REQUIRED WORK: Set down each of the following lines word for word, in the same order.

DATA EXTRACT:
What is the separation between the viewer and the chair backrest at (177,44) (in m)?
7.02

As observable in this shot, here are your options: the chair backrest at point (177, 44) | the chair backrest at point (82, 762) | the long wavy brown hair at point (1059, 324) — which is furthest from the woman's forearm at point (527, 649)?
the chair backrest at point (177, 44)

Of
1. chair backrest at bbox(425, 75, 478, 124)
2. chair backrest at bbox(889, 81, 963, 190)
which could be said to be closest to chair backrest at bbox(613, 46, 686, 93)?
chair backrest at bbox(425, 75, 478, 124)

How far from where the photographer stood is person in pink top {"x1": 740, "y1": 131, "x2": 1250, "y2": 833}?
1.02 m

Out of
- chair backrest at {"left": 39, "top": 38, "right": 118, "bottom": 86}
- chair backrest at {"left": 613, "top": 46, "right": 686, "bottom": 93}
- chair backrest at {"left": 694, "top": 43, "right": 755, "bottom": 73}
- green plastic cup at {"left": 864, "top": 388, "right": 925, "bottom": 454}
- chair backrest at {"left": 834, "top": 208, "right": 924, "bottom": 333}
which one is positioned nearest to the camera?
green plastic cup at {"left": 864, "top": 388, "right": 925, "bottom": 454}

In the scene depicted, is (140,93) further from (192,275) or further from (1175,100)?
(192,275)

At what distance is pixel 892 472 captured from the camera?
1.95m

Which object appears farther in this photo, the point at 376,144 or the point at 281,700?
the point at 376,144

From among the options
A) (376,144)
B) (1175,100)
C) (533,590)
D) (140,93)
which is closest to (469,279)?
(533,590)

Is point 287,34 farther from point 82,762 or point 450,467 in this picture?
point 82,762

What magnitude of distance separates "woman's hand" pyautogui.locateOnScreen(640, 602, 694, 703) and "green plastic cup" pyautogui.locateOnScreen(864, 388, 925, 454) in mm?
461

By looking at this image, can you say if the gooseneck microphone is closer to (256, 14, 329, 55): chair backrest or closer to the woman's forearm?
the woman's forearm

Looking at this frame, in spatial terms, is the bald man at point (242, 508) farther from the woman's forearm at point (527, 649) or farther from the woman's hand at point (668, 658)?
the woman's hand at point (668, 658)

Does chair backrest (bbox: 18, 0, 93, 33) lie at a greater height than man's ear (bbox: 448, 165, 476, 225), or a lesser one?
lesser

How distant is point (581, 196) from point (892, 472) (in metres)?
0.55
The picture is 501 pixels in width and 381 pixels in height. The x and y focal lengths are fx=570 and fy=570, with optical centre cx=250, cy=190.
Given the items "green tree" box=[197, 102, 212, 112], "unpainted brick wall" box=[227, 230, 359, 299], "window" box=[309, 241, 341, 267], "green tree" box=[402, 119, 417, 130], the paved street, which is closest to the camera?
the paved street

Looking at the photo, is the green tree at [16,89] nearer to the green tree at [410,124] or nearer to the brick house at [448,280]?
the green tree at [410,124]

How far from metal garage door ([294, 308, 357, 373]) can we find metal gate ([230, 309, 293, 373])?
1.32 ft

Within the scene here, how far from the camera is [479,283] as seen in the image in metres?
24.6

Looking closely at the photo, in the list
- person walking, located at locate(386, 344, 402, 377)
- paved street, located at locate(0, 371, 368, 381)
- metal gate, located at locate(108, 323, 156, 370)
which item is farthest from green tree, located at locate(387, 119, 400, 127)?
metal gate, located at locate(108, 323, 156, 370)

ANSWER FOR THE TASK:
What is the separation between the viewer and the chair backrest at (177,44) (in m)?
7.02

As observable in this shot, here are your options: the chair backrest at point (177, 44) | the chair backrest at point (82, 762) | the long wavy brown hair at point (1059, 324) — which is furthest from the woman's forearm at point (527, 649)?
the chair backrest at point (177, 44)

Of
1. chair backrest at bbox(425, 75, 478, 124)
2. chair backrest at bbox(889, 81, 963, 190)
which could be said to be closest to chair backrest at bbox(613, 46, 686, 93)?
chair backrest at bbox(425, 75, 478, 124)

How far from where the photographer stood is person in pink top {"x1": 740, "y1": 131, "x2": 1250, "y2": 833}?
1.02 m

Out of
- chair backrest at {"left": 39, "top": 38, "right": 118, "bottom": 86}
- chair backrest at {"left": 613, "top": 46, "right": 686, "bottom": 93}
- chair backrest at {"left": 694, "top": 43, "right": 755, "bottom": 73}
- green plastic cup at {"left": 864, "top": 388, "right": 925, "bottom": 454}
- chair backrest at {"left": 834, "top": 208, "right": 924, "bottom": 333}
which one is positioned nearest to the camera?
green plastic cup at {"left": 864, "top": 388, "right": 925, "bottom": 454}

In the scene depicted, is (140,93) further from (192,275) or further from (1175,100)?
(192,275)

At what distance is pixel 892 472 captured from the camera?
1.95m

Which object appears farther in this photo, the point at 376,144 or the point at 281,700?
the point at 376,144

From among the options
A) (376,144)
B) (1175,100)
C) (533,590)
D) (140,93)
which is closest to (469,279)?
(533,590)

Is point 287,34 farther from point 82,762 or point 450,467 in this picture?
point 82,762

What magnitude of distance separates "woman's hand" pyautogui.locateOnScreen(640, 602, 694, 703) and "green plastic cup" pyautogui.locateOnScreen(864, 388, 925, 454) in mm?
461

By looking at this image, can you say if the gooseneck microphone is closer to (256, 14, 329, 55): chair backrest or closer to the woman's forearm?
the woman's forearm

Looking at this frame, in spatial terms, is the bald man at point (242, 508) farther from the woman's forearm at point (527, 649) or farther from the woman's hand at point (668, 658)?
the woman's hand at point (668, 658)

Does chair backrest (bbox: 18, 0, 93, 33) lie at a greater height than man's ear (bbox: 448, 165, 476, 225), or a lesser one?
lesser

How distant is point (581, 196) from point (892, 472) (in metres)?
0.55
The picture is 501 pixels in width and 381 pixels in height. The x and y focal lengths are fx=570 and fy=570, with optical centre cx=250, cy=190.
Given the items "green tree" box=[197, 102, 212, 112], "unpainted brick wall" box=[227, 230, 359, 299], "window" box=[309, 241, 341, 267], "green tree" box=[402, 119, 417, 130], the paved street, which is closest to the camera?
the paved street

Looking at the photo, is the green tree at [16,89] nearer to the green tree at [410,124] or nearer to the brick house at [448,280]?
the green tree at [410,124]

How far from metal garage door ([294, 308, 357, 373]) can we find metal gate ([230, 309, 293, 373])?
1.32 ft

Within the scene here, how far from the camera is [479,283] as seen in the image in metres?
24.6

Looking closely at the photo, in the list
- person walking, located at locate(386, 344, 402, 377)
- paved street, located at locate(0, 371, 368, 381)
- metal gate, located at locate(108, 323, 156, 370)
which item is farthest from green tree, located at locate(387, 119, 400, 127)?
metal gate, located at locate(108, 323, 156, 370)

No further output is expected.